**Task objective:** Across the material below, say how many lines contain the string "scissors", and add no other words.
- - - - - - -
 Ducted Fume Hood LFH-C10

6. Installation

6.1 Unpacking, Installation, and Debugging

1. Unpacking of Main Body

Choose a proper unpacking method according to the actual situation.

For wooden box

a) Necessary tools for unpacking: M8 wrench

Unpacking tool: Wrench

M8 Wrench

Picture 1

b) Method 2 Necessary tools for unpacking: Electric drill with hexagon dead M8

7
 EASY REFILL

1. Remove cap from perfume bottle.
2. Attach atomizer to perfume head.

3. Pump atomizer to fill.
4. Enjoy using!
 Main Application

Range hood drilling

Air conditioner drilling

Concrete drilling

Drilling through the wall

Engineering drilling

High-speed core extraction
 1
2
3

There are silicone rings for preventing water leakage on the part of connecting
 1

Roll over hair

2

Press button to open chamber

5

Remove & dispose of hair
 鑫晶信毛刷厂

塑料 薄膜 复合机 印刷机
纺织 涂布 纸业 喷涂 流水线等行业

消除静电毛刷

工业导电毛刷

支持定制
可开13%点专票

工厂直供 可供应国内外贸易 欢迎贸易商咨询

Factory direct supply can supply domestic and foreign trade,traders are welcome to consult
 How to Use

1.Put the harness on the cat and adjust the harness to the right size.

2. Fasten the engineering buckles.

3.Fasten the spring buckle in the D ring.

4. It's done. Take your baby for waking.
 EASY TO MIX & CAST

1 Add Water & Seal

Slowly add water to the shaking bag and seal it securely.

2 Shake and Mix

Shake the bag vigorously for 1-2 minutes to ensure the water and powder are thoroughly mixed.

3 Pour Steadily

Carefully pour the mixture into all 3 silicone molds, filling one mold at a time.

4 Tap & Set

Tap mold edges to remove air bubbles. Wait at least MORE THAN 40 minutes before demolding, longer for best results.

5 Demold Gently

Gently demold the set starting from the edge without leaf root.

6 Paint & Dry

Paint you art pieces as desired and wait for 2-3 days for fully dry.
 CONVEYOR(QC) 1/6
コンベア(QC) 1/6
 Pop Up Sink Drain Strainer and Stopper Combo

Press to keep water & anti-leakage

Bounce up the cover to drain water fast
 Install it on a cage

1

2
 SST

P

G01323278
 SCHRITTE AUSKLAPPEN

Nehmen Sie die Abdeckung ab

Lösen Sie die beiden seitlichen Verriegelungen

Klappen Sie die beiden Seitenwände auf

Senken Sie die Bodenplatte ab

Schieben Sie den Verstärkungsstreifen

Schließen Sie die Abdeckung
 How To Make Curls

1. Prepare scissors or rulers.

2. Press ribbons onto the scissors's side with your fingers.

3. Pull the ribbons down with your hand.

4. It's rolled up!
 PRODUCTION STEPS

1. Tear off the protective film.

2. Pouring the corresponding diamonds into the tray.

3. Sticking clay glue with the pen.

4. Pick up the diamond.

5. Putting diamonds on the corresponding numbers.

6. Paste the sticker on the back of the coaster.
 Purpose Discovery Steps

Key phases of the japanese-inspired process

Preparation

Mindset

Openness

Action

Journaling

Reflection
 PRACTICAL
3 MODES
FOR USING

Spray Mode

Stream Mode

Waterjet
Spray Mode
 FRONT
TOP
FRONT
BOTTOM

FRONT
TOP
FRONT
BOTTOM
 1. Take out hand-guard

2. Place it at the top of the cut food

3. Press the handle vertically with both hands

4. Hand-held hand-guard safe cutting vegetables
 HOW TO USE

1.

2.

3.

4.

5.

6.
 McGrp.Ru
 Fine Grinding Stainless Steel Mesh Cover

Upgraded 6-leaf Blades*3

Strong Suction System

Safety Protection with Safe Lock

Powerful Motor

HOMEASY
- - - - - - -
**Exercise output:** 2